(Items from a data source)
####
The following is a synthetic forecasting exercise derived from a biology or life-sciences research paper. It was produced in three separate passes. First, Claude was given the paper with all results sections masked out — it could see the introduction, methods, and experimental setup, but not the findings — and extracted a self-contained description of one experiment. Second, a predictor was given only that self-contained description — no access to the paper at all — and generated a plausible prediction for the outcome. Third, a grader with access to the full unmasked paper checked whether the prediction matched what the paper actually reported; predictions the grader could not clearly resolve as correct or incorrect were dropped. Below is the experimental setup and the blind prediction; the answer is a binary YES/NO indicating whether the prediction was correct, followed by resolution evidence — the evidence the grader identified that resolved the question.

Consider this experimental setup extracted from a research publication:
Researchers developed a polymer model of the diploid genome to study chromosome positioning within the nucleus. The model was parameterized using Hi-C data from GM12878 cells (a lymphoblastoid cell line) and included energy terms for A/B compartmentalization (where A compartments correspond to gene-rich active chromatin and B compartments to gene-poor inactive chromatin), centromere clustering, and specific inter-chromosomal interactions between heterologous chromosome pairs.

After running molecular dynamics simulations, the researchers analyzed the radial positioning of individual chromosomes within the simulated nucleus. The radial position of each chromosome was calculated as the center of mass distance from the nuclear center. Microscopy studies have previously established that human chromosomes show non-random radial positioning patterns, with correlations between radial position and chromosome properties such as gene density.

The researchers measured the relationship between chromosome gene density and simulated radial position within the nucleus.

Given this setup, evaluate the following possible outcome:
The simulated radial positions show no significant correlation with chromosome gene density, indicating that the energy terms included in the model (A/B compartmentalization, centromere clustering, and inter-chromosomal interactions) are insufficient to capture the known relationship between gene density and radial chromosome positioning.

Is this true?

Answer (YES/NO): NO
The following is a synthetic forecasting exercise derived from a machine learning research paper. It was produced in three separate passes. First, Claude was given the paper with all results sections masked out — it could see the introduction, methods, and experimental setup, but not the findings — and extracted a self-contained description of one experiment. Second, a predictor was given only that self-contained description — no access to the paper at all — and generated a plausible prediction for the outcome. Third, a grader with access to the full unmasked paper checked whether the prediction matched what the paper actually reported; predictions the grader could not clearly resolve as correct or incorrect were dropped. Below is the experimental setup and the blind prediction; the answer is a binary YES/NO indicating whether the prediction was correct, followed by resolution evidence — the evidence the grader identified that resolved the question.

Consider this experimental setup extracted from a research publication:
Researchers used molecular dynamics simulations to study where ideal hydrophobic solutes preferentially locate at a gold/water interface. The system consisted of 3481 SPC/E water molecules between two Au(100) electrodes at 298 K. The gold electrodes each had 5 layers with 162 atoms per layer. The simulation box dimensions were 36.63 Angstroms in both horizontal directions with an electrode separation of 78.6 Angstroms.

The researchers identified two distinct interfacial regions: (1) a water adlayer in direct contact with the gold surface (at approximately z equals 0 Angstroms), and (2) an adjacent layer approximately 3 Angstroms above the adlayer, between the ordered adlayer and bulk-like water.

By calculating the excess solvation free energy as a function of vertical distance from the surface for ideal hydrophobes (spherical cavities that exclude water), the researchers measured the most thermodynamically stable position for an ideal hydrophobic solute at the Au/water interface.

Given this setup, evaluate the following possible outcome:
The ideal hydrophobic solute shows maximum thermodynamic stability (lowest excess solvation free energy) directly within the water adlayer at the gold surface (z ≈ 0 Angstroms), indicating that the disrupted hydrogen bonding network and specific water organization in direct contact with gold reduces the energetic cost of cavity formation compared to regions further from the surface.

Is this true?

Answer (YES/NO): NO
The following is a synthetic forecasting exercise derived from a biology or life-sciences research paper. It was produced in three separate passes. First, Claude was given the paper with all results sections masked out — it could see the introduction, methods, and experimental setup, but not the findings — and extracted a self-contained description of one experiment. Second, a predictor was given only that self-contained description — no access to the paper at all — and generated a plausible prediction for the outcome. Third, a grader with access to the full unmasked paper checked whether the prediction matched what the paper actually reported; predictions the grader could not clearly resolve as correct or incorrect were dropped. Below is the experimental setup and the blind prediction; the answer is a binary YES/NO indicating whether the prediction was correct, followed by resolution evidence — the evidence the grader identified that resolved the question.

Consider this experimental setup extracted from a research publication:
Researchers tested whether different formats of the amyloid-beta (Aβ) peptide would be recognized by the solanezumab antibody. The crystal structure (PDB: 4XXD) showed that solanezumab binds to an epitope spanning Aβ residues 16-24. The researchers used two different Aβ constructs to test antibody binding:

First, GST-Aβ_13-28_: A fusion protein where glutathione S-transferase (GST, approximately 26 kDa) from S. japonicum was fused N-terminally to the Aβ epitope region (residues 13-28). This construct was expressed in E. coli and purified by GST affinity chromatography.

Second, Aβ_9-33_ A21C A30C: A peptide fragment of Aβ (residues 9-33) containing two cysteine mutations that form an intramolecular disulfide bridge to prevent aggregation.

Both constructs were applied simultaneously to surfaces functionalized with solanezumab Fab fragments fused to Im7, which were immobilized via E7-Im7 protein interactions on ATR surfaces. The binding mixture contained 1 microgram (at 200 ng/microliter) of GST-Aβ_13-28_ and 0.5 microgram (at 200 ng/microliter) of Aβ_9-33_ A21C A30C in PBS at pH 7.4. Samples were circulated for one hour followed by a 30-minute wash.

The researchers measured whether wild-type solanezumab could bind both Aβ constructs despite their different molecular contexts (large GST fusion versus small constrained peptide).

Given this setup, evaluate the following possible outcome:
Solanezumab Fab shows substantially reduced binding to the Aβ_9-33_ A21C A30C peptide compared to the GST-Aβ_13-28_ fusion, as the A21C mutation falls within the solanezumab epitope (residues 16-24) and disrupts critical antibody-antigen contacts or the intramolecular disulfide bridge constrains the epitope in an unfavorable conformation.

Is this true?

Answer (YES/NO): NO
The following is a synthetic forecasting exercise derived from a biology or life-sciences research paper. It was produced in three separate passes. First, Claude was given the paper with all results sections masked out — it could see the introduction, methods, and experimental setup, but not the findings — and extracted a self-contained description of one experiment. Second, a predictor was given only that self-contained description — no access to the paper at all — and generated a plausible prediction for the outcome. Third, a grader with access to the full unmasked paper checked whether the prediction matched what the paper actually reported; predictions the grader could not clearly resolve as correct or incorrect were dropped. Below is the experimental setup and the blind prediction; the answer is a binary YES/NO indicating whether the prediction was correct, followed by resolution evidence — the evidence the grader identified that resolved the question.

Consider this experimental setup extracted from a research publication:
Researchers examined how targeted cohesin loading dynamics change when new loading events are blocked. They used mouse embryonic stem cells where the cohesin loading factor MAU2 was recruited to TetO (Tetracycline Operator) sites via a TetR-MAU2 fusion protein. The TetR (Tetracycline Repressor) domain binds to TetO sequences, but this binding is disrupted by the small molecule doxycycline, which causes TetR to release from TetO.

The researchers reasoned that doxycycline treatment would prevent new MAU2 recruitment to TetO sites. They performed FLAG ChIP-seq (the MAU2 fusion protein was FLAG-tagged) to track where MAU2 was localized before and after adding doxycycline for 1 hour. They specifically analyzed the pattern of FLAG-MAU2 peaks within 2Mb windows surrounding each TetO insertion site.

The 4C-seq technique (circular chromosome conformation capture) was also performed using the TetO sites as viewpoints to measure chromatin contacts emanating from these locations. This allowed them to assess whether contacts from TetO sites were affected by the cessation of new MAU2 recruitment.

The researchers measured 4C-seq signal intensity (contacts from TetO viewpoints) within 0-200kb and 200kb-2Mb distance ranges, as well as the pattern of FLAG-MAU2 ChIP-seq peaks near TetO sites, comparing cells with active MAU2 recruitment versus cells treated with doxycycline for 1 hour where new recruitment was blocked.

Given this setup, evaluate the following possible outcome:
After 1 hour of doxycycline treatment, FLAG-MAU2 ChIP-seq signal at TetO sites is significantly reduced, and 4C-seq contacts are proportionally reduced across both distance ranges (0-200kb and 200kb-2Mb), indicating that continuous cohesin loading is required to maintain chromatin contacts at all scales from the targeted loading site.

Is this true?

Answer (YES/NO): NO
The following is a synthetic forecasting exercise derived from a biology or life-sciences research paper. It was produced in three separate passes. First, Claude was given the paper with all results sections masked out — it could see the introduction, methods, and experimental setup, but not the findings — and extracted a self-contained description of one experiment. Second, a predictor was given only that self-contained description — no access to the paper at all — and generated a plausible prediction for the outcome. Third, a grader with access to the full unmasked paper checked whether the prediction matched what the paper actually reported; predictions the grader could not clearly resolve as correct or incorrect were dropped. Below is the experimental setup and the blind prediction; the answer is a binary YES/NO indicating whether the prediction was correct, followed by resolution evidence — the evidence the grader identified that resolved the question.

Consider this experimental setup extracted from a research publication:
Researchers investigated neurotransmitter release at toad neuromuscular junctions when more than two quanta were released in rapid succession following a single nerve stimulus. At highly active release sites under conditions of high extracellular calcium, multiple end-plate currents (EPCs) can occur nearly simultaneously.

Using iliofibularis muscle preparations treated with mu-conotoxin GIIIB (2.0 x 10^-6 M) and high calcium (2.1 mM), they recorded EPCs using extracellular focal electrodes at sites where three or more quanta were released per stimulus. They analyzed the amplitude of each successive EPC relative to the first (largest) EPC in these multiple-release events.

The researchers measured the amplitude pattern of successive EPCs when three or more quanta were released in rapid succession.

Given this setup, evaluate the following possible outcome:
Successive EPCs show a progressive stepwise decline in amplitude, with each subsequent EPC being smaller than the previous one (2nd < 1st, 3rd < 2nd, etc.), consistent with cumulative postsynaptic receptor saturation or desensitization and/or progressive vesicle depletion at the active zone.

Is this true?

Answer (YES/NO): NO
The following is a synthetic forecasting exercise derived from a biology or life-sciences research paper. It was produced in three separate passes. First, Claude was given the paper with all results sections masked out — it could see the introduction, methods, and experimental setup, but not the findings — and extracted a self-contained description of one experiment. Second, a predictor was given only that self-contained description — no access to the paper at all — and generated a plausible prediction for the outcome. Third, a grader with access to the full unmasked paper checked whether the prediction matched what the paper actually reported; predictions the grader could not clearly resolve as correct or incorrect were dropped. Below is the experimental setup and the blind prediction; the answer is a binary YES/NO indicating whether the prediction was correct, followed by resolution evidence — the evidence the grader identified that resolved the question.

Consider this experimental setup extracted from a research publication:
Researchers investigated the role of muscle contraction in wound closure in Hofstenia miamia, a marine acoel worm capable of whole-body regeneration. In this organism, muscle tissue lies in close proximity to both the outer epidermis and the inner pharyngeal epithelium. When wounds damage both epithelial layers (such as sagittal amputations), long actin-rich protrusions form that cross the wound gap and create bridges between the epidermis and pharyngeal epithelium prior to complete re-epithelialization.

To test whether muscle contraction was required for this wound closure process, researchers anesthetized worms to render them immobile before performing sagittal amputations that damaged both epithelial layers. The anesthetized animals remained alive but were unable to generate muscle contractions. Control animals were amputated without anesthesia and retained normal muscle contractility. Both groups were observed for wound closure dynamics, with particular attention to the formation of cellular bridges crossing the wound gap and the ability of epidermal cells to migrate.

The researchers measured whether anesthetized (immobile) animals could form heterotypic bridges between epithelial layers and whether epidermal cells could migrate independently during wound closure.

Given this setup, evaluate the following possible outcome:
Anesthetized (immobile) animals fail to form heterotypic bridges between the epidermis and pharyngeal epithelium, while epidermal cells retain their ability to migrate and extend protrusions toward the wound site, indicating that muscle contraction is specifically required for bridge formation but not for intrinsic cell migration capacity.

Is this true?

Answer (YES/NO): NO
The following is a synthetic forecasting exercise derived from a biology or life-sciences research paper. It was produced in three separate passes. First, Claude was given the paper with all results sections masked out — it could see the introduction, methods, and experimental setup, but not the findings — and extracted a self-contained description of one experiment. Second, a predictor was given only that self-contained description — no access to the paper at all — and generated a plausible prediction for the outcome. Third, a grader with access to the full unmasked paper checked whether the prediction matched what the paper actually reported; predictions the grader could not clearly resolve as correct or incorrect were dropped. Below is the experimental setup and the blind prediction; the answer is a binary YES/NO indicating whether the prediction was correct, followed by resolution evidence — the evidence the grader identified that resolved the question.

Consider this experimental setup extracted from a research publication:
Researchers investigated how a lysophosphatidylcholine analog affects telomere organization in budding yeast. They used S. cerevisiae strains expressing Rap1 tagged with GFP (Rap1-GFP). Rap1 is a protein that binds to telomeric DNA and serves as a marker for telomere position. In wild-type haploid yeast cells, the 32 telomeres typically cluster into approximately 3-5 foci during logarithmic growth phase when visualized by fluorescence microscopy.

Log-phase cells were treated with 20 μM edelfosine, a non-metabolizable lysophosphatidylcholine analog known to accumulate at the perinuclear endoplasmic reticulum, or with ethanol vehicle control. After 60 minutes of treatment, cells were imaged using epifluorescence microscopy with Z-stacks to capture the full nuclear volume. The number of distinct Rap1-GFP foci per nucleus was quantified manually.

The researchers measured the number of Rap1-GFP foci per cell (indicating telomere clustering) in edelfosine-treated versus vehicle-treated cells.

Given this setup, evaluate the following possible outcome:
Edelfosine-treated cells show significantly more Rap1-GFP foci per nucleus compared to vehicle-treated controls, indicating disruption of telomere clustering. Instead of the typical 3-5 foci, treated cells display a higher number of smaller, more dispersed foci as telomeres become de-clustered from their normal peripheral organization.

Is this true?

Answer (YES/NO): YES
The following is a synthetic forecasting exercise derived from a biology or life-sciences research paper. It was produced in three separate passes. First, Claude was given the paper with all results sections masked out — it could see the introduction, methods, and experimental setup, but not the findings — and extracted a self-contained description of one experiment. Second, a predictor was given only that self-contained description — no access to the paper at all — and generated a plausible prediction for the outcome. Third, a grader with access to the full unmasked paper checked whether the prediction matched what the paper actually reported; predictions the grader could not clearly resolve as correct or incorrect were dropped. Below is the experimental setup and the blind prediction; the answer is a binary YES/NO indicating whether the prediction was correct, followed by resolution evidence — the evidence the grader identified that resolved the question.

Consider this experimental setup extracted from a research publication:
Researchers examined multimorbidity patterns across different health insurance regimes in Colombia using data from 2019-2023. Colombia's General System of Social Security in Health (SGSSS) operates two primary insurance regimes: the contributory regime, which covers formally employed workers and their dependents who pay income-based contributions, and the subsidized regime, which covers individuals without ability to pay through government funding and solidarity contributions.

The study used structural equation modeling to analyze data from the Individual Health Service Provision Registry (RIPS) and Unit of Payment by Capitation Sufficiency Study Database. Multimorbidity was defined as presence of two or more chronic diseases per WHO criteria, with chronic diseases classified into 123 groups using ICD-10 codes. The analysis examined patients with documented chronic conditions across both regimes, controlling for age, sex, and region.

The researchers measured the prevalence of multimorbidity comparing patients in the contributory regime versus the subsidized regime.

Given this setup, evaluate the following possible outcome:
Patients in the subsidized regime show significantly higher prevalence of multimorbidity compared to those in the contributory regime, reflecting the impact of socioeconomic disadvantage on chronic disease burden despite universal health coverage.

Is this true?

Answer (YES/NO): NO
####
How many lines in the records contain the string "radial"? Give the number by itself.

3